Closed aminya closed 4 years ago
I haven't run the benchmark yet. I am trying to install MKL on my Windows machine.
I kept dimensions to 10 just for the sake of fast testing. To run the benchmark for different dimensions, we need to change dimensions to something like this:
# Dimensions
oneArgDims = [10 100 1000 10000]
twoArgDims = [10 100 1000 10000; # arg1
10 100 1000 10000] # arg2
Could someone test the benchmark?
I am going to check it out soon.
However, I would very strongly prefer to keep AcuteBenchmarks out of the dependencies (Project.toml). It is not necessary to run the package itself. I personally run things on a servers with a docker image, which I try to keep as small as possible.
I would prefer a small check at the beginning of the benchmark files prompting the user to install AcuteBenchmarks if they want to benchmark on their machine and don't have it yet, but I suspect that will only be a small part of the userbase.
I am going to check it out soon.
However, I would very strongly prefer to keep AcuteBenchmarks out of the dependencies (Project.toml). It is not necessary to run the package itself. I personally run things on a servers with a docker image, which I try to keep as small as possible.
I would prefer a small check at the beginning of the benchmark files prompting the user to install AcuteBenchmarks if they want to benchmark on their machine and don't have it yet, but I suspect that will only be a small part of the userbase.

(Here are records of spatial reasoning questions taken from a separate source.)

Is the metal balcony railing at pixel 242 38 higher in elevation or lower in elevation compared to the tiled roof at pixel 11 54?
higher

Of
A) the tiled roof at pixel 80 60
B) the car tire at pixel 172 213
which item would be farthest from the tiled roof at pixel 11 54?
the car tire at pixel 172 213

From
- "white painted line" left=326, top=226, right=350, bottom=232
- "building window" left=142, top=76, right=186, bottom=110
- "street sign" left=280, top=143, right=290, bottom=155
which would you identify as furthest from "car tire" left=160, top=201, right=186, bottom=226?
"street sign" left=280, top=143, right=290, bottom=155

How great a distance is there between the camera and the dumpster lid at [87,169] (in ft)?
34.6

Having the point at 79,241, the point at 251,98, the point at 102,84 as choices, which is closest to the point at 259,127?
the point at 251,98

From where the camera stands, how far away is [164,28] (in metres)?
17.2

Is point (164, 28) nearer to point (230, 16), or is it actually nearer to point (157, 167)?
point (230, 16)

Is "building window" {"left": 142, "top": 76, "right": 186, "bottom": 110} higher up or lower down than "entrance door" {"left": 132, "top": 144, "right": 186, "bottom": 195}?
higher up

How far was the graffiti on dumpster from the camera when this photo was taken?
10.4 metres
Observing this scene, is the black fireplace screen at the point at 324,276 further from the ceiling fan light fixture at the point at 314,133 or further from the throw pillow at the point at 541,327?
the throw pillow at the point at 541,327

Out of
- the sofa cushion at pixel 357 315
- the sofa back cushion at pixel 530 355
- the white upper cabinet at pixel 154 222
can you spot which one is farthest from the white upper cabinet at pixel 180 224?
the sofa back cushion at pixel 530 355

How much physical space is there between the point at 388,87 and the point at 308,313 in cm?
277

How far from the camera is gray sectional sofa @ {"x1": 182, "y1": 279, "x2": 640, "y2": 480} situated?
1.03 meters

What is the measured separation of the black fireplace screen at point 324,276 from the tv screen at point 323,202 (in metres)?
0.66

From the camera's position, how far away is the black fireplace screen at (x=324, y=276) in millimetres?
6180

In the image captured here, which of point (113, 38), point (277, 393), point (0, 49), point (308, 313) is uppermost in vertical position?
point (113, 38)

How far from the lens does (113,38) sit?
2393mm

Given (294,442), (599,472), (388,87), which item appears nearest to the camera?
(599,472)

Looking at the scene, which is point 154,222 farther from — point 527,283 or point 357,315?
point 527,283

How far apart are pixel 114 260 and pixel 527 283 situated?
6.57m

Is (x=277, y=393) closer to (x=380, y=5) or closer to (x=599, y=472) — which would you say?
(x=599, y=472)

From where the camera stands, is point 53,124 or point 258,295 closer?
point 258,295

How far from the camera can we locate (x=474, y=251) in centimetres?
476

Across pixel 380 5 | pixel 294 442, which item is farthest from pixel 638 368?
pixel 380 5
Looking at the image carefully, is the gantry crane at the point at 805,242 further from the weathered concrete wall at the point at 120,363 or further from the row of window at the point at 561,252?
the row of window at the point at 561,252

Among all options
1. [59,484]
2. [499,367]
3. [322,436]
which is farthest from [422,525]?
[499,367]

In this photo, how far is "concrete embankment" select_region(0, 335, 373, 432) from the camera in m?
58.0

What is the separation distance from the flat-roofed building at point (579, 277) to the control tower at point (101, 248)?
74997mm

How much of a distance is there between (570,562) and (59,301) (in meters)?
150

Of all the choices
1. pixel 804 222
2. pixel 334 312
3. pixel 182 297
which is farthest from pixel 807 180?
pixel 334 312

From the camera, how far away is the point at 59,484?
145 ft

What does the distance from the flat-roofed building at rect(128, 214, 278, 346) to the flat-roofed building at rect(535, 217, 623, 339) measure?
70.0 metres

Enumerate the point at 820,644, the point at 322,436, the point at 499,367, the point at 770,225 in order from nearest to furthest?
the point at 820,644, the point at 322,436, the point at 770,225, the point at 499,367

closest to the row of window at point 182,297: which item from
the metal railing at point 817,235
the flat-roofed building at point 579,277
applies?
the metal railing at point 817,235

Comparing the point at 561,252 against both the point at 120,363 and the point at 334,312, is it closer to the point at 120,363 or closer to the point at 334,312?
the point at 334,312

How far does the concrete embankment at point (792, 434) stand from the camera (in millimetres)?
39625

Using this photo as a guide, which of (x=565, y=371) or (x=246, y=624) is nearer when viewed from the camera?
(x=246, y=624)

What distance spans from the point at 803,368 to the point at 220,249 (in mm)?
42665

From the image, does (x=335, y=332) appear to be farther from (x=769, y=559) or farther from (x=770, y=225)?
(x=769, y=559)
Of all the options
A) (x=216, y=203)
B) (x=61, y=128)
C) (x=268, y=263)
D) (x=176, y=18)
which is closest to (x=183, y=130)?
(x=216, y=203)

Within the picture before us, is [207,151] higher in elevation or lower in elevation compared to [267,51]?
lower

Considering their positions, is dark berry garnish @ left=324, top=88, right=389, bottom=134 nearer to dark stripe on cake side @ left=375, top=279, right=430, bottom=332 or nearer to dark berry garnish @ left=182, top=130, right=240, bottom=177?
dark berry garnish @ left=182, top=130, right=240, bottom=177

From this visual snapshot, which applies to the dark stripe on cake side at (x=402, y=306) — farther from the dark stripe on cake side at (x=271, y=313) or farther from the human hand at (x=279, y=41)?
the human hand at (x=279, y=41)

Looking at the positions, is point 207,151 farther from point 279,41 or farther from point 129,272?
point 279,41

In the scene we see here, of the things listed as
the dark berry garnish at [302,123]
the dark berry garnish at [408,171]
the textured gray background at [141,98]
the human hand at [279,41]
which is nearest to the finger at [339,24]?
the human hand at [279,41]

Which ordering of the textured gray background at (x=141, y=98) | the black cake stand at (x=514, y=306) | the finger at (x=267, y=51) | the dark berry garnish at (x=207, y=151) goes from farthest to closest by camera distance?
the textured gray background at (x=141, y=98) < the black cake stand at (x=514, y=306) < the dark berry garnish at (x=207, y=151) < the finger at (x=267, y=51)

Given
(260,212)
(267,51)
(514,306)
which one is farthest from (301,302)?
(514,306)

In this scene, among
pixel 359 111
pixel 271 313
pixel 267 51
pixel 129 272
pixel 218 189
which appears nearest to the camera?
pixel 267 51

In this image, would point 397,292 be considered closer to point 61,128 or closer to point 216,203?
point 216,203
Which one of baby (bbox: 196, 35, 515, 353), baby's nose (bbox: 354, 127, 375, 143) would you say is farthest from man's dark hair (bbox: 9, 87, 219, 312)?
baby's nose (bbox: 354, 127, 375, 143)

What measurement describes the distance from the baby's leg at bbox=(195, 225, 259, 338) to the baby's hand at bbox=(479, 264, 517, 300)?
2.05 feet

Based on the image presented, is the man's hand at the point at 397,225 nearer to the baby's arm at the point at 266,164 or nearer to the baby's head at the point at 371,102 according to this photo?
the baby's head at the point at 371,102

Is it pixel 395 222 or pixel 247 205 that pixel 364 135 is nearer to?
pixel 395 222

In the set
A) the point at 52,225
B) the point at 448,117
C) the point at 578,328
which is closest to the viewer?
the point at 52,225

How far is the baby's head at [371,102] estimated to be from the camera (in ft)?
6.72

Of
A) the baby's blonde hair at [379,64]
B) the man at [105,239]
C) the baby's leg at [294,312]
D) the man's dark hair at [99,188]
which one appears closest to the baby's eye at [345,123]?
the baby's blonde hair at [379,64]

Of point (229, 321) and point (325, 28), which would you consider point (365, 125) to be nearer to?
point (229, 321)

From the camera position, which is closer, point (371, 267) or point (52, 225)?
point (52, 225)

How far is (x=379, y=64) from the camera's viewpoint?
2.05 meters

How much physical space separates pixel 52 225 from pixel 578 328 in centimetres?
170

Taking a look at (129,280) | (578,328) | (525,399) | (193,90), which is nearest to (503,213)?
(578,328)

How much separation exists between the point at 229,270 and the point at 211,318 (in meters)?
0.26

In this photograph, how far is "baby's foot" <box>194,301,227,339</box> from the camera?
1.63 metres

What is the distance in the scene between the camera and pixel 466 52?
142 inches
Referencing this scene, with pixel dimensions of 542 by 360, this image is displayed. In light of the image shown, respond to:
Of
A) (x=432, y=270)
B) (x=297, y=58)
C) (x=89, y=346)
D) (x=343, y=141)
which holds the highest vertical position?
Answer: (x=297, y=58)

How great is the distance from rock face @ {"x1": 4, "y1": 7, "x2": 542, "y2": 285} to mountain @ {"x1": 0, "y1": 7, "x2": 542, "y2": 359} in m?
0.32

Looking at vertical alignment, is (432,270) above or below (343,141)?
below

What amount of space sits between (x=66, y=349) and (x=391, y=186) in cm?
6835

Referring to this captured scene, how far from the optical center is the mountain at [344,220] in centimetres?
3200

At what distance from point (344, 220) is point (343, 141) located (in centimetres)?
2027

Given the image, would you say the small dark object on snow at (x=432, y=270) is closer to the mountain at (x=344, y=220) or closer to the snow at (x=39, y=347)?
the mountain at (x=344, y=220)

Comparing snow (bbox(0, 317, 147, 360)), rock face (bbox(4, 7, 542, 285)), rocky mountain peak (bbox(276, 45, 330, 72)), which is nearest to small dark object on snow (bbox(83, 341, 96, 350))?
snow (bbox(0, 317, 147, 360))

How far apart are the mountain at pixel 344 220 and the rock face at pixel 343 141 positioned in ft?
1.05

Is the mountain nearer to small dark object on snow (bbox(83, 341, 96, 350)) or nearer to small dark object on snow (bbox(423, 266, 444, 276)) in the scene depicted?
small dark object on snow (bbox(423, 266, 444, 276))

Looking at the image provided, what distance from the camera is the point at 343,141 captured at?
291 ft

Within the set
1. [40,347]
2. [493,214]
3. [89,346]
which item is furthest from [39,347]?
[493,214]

I ran the benchmark for the array size of 100. Check the result in the OP.
I didn't add AcuteBenchmark to IntelVectorMath. It is in a separate folder with its own Project.toml.
Ah, I apologize, I saw the email on my phone. The plots look great.
Other than Complex benchmark that needs updating Distributions (https://discourse.julialang.org/t/complex-uniform-distribution-between-1-0im-and-2-0im/32831/4), this is ready to get merged.
We can run the benchmark for more dimension sets too. I added a Github action to run the benchmark using it and create a PR. The current data is up to an array size of 100.
I looked at the GitHub action, and I am not fully clear on what it does. What does it generate that you generate the pull request from? Is the idea to run this action on every commit?
That is an experiment. I want to offload the benchmarking to a bot. It will make a separate branch. Then we can just decide to reference some of the results on the master.
However, setting up the environment doesn't work. I used something similar to Travis script in it. I guess the repo name should be changed.
Ok, sounds good. I am looking into github actions right now, and will replace Travis testing with it today.
I like that it is more granular in its results, and that you can schedule jobs, which I will use to check against the nightly build once a month.
I also found this: https://bheisler.github.io/post/benchmarking-in-the-cloud/ So results from GitHub Actions might have to be taken with a grain of salt.
I think in addition we can we can add a dockerfile in the benchmarking folder that people can use to run the entire thing reproducibly.
So let me remove the benchmark yaml and merge this PR. I agree with the link you sent. The result may not be reliable.
I added Complex numbers support too.
The result for the first few functions is surprising. I was using my laptop a little during that time. We might need to run the benchmark again for Complex numbers.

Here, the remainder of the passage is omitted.